On Friday 29 May 2009 13:18:36 ext Jonathan Morton wrote:
> > And having something like cairo's 'make perf' with utils to diff the
> > results would be nice as well, I have enough beagleboards with compilers
> > installed to do nightly builds and performance tests. If the suite can
> > run pretty much unattended I could dedicate one beagleboard to it and
> > put the results online.
>
> We're using our own mx11mark tool to evaluate performance, but this
> relies on running an X11 server that itself depends on pixman.  For
> project-internal tests it would make more sense to call pixman handlers
> directly.
>
> Observation: blitters can perform very differently on framebuffer
> devices (which are usually uncached or at best write-through cached) and
> pixmaps (which are in cached main memory). 

Framebuffer typically has (or should have) write combining buffer enabled.
Older ARM devices did not have write-allocate cache, so even massive writes
to normal memory were bypassing cache typically. Unless one wants to read
from the framebuffer, performance is quite good even with the write combining
buffer only and no cache.

For ARM9E and ARM11 it was very important to arrange writes to memory so that 
4-register store multiple instructions wrote exactly to 16-byte aligned memory
areas. That ensured the use of burst writes and memory write throughput
increased significantly (roughly doubled).

I'm not quite sure about how to get the best memory performance on Cortex-A8
yet, something seems to be a bit fishy with it (is its L2 write-allocate
behavior spoiling the fun?).

> Any test suite that includes 
> performance evaluations should attempt to check both cases.

Agreed.

> Note that Xorg uses a shadowed framebuffer by default, which attempts to
> move the performance into cached memory, but has some nasty difficulties
> when the damage region becomes complex (this is something that could be
> fixed by preventing it from becoming complex at the expense of strict
> blit efficiency), and also consumes too much RAM to be worthwhile for
> most ARM devices (which would be harder to fix).

Pixman performance tests can use framebuffer directly for allocating some of
the images. That will eliminate the need to use X11 server for running basic
tests. Surely the screen will be screwed, but it is not always critical.

At the very start, even regularly running cairo's 'make perf' would help a
lot.

More interesting tests would include some typical pixman usage patterns.
Adding some hooks to pixman to collect this statistics is not so hard.
Focusing on real use cases will improve overall system performance.

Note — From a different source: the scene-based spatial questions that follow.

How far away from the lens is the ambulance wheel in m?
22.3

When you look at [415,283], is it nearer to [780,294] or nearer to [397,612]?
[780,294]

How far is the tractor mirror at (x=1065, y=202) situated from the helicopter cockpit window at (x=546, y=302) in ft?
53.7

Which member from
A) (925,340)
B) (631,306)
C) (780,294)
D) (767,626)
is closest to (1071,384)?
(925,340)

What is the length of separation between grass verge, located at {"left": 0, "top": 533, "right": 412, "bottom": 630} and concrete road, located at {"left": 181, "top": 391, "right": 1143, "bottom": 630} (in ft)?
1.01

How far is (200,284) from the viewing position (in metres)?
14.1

As a random example, XFCE4 terminal (using my favorite 'terminus' font)
is extremely slow and the culprit is pixman. Pixman is just missing optimized
fastpath for ADD 1000x1000 operation. There are lots of similar examples.

Some operations must be specifically optimized for small image sizes (those
which typically work with font glyphs). Number of function calls in the chain
when selecting fast path and the level of unrolling in the implementation
itself makes a big difference for such cases too.

-- 
Best regards,
Siarhei Siamashka